Let's set aside our differences and put our children first.
The Lexington Herald-Leader on ideology and the work of Legislative Research Commission:
The Republicans who control Kentucky's legislature should quickly explain the "different direction" they have in mind for the director of the Legislative Research Commission and by extension the agency.
The LRC, which serves as the legislature's nonpartisan staff, is too important to become a political spoil or victim of a partisan power grab.
It's troubling then that after deciding not to rehire LRC director David Byerman, Senate President Robert Stivers and House Speaker Pro Tem David Osborne reportedly are opting to install their chiefs of staff as the agency's interim heads. That's what Byerman said in a statement Tuesday morning.
By late afternoon Tuesday, Stivers and Osborne released a statement saying, well, not much. They wished Byerman "the best of luck" and said "it has always been our policy not to publicly discuss personnel decisions."

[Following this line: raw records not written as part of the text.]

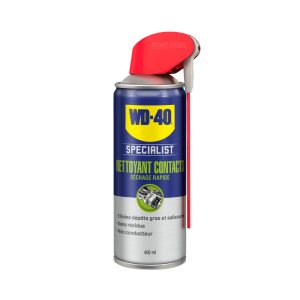 WD40 NETTOYANT CONTACT (sechage rapide) 400ML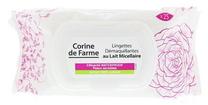 Mitrās salvetes sejai Corine de Farme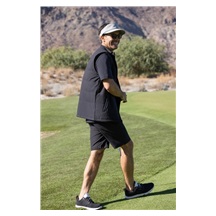 Travis Mathew Wanderlust Herren Weste, schwarz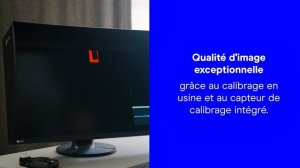 EIZO ColorEdge CG2700S - La précision rencontre la puissance de la station d'accueil.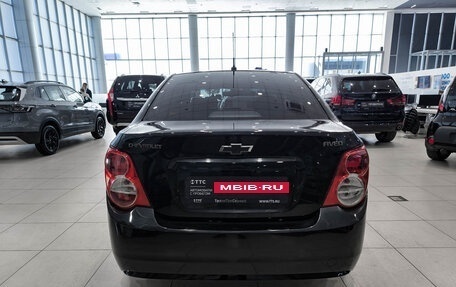 Chevrolet Aveo III, 2012 год, 490 000 рублей, 7 фотография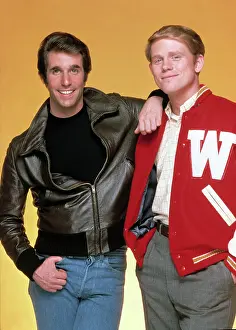 Images Dated 21st August 2025: HAPPY DAYS, Henry Winkler, Ron Howard, 1974-1984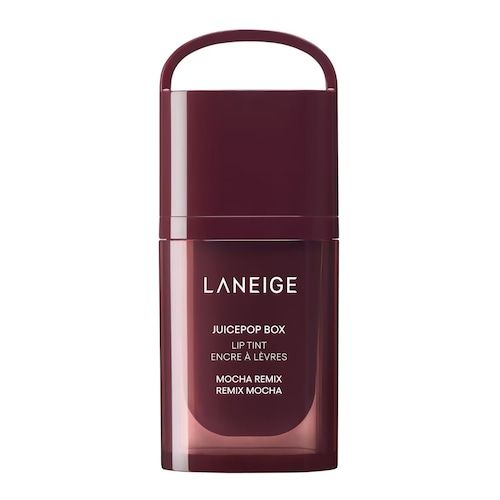  Laneige Laneige - Juicepop Box Lip Tint - Nawilżający Tint Do Ust - Juicepop Box Lip Tint Remix Mocha - Dla Kobiet 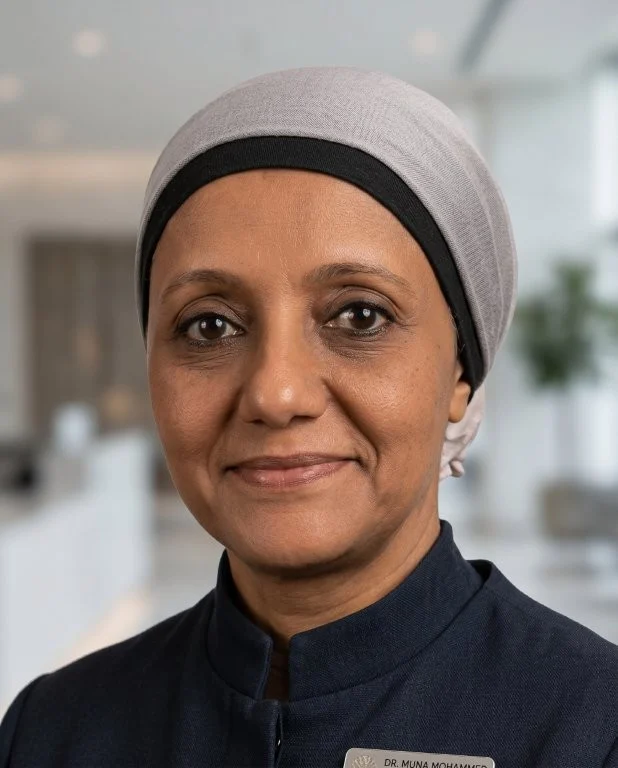 Dr. Muna Mohammed providing gentle, modern dental care in Houston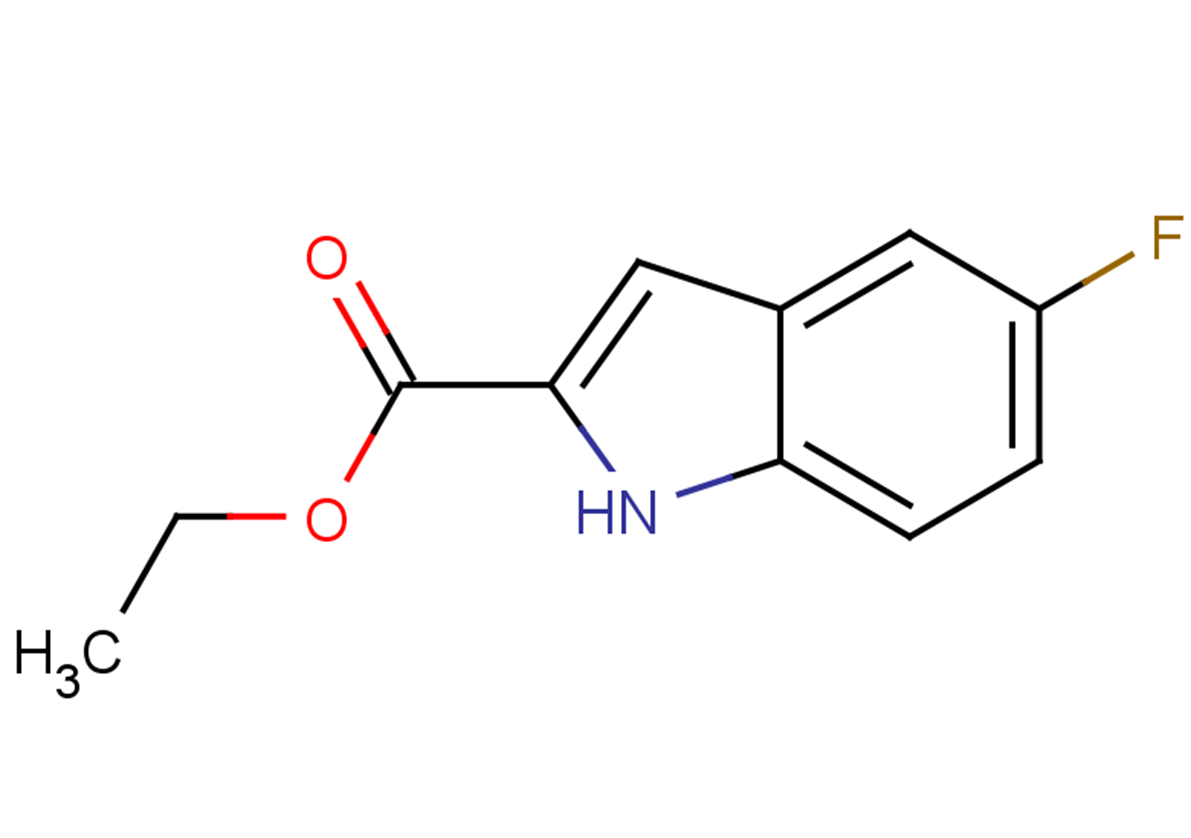 ethyl 5-fluoro-1H-indole-2-carboxylate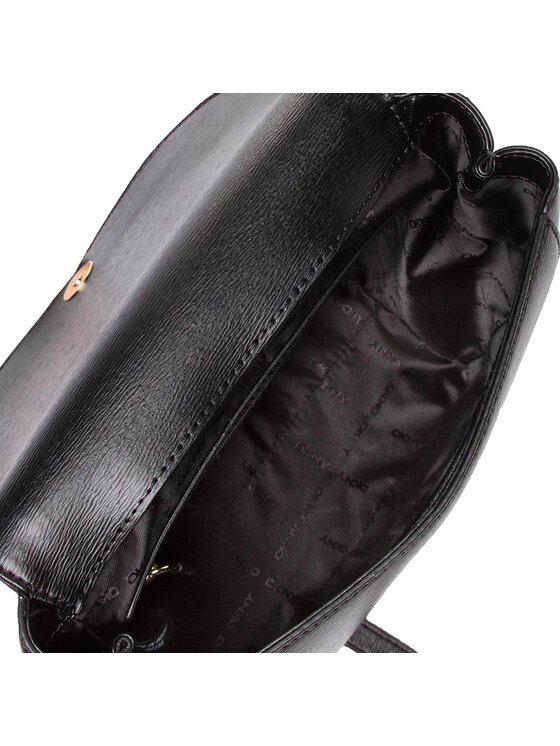 DKNY DKNY Σακίδιο Bryant Flap Backpack R21K3R76 Μαύρο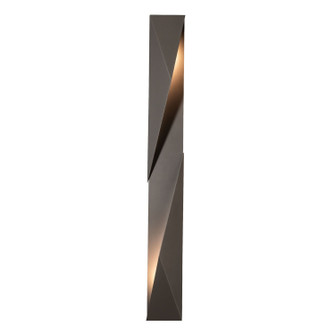 Carbon Two Light Outdoor Wall Sconce in Coastal Burnished Steel (39|302044-SKT-LFT-78)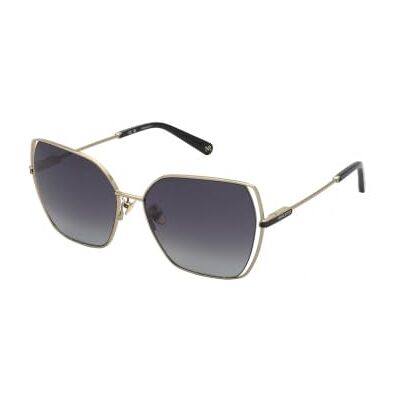 Nina Ricci Solglasögon SNR380 0300 ORO ROSE' LUCIDO TOTALE 59/17/140 WOMAN Nina Ricci Solglasögon SNR380 0300 ORO ROSE' LUCIDO TOTALE 59/17/140 WOMAN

The LRC's full-time staff includes 325 nonpartisan employees and 47 partisan employees who work in leadership offices. The chiefs of staff — Becky Harilson in the Senate and David Floyd in the House — are very much part of the partisan contingent.
The LRC's nonpartisan character is also its greatest strength, the reason it's trusted to provide objective, unbiased research and input.
Stivers and Osborne should appoint a nonpartisan staffer to serve as interim director, as legislative leaders did in 2013 after the abrupt retirement of Bobby Sherman in the wake of a sexual harassment scandal.
When the interim director, Marcia Seiler, retired in July 2015, then-speaker Greg Stumbo, a Democrat, and Stivers, a Republican, put their chiefs of staff in charge of the LRC for the two months before Byerman became director.
Stivers and Osborne will no doubt cite that decision as precedent. But a bipartisan leadership team, as was briefly the case in 2015, is very different than putting the agency under the control of a single party.
Byerman said Stivers and Osborne assured him the decision not to renew his contract was not a reflection on his job performance but that they wanted to take the office "in a different direction."
Democratic Party Chairman Ben Self quickly decried the move to replace Byerman with "partisan staff" and said that the firing is "an obvious move to fully politicize the Legislative Research Commission" shortly before an election.
We hope Self is wrong, though we worry most about the long-term effects. It would be a big mistake to impose any partisan ideology on the LRC's work.